-- start Source material --
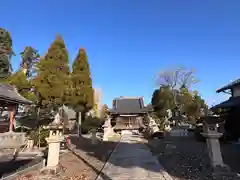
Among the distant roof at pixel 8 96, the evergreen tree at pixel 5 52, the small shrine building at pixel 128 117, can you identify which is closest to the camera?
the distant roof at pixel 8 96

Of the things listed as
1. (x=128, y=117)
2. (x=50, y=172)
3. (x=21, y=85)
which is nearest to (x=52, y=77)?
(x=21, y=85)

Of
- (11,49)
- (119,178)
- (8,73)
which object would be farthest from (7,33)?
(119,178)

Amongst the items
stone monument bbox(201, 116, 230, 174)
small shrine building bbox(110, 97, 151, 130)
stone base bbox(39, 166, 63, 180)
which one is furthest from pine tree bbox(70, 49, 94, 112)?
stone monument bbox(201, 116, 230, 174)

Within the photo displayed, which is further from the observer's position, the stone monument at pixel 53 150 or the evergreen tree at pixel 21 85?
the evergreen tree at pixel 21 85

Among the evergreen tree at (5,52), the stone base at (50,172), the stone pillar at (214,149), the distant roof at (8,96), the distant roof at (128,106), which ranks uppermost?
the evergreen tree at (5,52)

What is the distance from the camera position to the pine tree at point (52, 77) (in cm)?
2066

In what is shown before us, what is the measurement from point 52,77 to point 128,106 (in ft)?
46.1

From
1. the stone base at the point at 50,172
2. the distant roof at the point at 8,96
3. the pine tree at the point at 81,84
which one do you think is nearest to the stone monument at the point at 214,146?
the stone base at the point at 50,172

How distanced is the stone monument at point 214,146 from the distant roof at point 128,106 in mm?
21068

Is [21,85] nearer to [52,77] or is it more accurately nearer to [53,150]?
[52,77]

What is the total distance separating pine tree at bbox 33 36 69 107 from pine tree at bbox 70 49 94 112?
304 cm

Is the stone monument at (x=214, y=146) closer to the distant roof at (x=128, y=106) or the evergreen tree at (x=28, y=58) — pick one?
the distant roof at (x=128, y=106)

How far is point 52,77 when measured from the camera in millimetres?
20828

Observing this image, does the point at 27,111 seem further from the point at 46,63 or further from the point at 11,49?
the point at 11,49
-- end Source material --
-- start Source material --
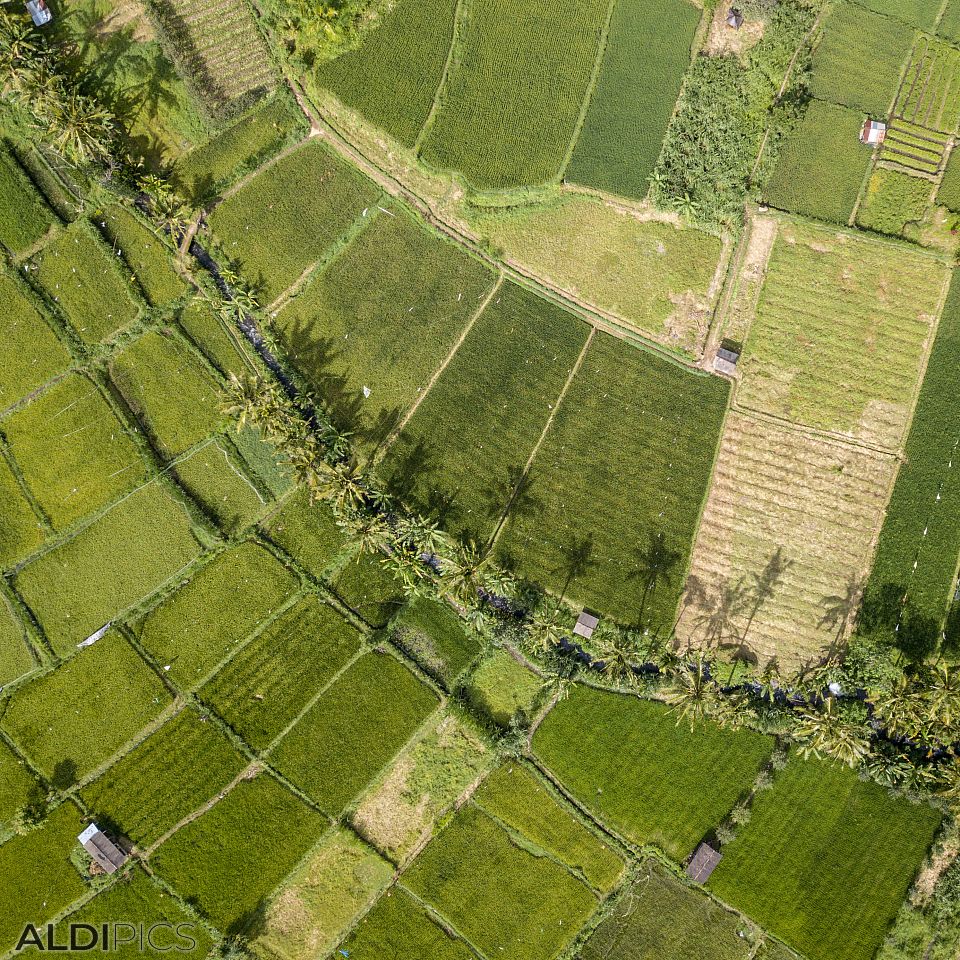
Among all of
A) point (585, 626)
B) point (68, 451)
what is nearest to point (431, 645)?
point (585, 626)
-- end Source material --
-- start Source material --
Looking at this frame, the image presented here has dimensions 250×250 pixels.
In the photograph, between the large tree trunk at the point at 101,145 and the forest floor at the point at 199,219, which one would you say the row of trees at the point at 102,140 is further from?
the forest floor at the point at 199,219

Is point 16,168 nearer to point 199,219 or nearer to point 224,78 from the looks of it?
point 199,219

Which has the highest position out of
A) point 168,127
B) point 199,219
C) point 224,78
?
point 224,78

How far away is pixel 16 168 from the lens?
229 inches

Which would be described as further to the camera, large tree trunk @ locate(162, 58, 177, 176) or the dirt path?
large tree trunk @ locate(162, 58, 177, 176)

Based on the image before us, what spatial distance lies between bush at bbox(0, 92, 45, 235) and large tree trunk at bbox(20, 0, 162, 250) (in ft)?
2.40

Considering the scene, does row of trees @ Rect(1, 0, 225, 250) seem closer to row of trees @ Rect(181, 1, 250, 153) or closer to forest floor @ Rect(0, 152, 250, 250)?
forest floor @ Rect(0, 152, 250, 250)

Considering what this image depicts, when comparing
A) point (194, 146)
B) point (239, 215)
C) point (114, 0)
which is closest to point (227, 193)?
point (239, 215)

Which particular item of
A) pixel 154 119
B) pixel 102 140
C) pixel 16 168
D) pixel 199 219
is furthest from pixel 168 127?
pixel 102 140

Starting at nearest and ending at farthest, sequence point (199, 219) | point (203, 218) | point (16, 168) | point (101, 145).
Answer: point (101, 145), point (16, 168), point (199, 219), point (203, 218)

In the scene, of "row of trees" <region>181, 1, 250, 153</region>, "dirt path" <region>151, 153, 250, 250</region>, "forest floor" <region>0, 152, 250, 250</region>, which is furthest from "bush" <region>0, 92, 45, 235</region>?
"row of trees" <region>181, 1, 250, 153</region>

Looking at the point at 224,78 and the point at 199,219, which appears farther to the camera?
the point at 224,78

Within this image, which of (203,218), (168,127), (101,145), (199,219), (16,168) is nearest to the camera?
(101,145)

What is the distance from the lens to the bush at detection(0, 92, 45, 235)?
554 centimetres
-- end Source material --
- What the exercise asks
Pull out each line of the material above that contains the word "Within", and copy every one of those lines in full.

- Solution to this exercise
Within the photo displayed, which is further from the observer's position, the stone monument at pixel 53 150 or the evergreen tree at pixel 21 85?
Within this image, which of (203,218), (168,127), (101,145), (199,219), (16,168) is nearest to the camera?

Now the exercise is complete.